ASP.NET 2.0 の新機能

ASP.NET は、強力で高パフォーマンスなデータ ドリブン Web アプリケーションの構築に使用される優れたツールのセットです。ASP.NET 2.0 (ASP.NET の次のメジャー リリース) では、生産性を向上し、Web サイトを管理しやすくし、Web サイトのスケーラビリティとパフォーマンスを向上させることにより、ASP.NET の機能向上が行われています。

ASP.NET の次のリリースには、開発者の生産性を高める重要な新しい機能が含まれています。ASP.NET 2.0 では、45 個を超える新しいコントロールを使用して、従来より少ないコードと時間で、従来より強力な Web アプリケーションを構築できます。マスタ ページおよびテーマのサポートによって、ASP.NET 2.0 では、共通のページ レイアウトを持ち、共通の内容を含み、一貫したルック アンド フィールを持つアプリケーションの構築が簡単になります。

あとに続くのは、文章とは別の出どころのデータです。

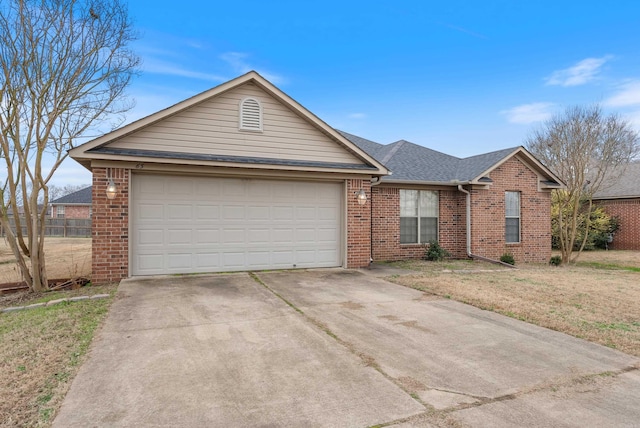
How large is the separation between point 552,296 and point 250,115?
7.87 m

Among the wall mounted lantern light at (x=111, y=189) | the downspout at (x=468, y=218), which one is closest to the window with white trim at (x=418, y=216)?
the downspout at (x=468, y=218)

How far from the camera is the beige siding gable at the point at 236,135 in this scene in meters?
8.70

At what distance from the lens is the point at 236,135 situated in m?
9.33

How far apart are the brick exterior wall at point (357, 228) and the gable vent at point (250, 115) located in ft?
9.42

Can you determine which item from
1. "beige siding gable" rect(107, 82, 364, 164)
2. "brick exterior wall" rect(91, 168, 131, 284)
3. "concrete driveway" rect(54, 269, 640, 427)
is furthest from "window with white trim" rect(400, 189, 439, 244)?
"brick exterior wall" rect(91, 168, 131, 284)

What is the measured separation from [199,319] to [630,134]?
1944cm

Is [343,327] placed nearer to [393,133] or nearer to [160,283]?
[160,283]

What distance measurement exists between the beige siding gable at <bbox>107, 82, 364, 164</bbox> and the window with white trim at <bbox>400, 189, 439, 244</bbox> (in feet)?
11.2

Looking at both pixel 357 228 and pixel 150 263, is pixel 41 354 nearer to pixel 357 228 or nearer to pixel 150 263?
pixel 150 263

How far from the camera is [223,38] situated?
595 inches

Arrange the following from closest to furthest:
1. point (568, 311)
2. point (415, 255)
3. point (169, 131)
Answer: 1. point (568, 311)
2. point (169, 131)
3. point (415, 255)

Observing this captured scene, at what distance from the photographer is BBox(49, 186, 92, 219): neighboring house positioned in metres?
36.2

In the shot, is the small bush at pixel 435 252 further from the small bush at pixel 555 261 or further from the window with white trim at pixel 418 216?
the small bush at pixel 555 261

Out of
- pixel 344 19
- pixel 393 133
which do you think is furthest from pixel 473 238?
pixel 393 133
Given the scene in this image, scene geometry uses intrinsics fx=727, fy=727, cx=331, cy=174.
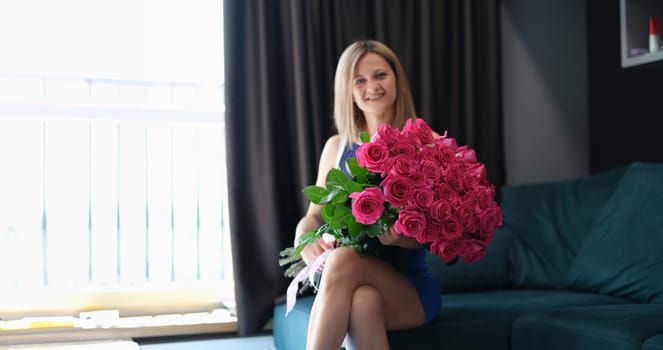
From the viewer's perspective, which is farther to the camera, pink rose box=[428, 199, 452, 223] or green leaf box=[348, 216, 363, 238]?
green leaf box=[348, 216, 363, 238]

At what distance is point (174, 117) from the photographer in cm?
346

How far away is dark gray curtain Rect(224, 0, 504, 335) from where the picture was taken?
130 inches

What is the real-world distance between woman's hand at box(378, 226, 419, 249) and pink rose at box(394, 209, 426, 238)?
96 millimetres

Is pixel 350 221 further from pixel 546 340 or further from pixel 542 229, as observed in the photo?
pixel 542 229

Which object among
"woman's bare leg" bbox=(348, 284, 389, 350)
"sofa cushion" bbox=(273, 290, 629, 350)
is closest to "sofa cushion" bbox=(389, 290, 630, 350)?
"sofa cushion" bbox=(273, 290, 629, 350)

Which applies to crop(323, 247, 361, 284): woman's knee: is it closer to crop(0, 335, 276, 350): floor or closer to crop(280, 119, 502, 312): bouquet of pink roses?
crop(280, 119, 502, 312): bouquet of pink roses

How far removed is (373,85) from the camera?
2904mm

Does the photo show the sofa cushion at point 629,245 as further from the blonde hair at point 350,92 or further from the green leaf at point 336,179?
the green leaf at point 336,179

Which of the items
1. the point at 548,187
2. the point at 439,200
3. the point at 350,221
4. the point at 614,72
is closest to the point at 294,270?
the point at 350,221

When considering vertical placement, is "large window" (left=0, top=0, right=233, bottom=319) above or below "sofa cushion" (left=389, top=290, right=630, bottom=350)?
above

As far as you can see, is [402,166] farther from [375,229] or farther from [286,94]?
[286,94]

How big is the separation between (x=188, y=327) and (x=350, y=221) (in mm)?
1363

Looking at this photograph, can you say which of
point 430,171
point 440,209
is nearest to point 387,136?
point 430,171

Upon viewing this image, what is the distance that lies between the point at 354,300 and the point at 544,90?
2341 mm
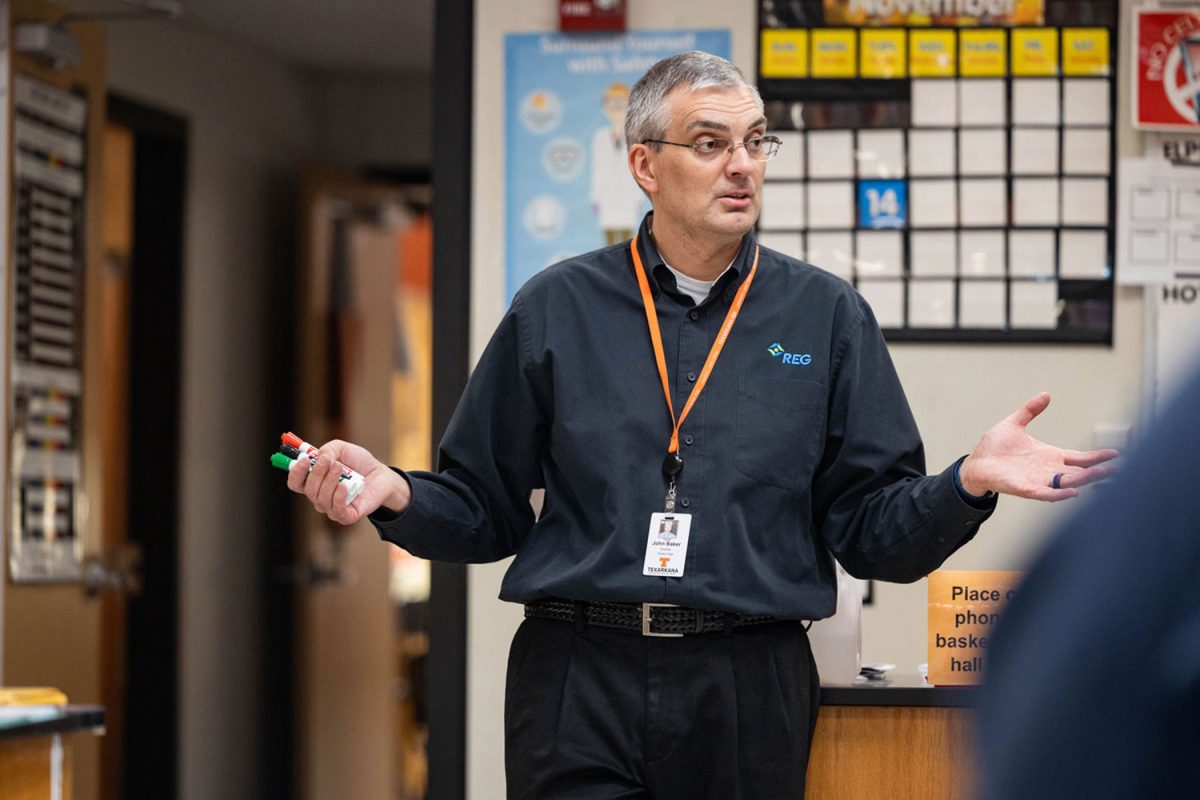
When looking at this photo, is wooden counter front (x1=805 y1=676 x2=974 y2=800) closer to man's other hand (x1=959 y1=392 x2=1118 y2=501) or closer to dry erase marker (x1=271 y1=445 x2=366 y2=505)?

ASP.NET 2.0 は従来より強力な Web アプリケーションの開発を簡単にするだけではなく、実稼動状態になった後のアプリケーションの管理も簡単にします。ASP.NET 2.0 には、アプリケーションの配置、構成、および監視に使用する新しいツールが含まれます。まとめると、これらのツールを使用して、従来より信頼性が高く、管理しやすい Web アプリケーションを構築できます。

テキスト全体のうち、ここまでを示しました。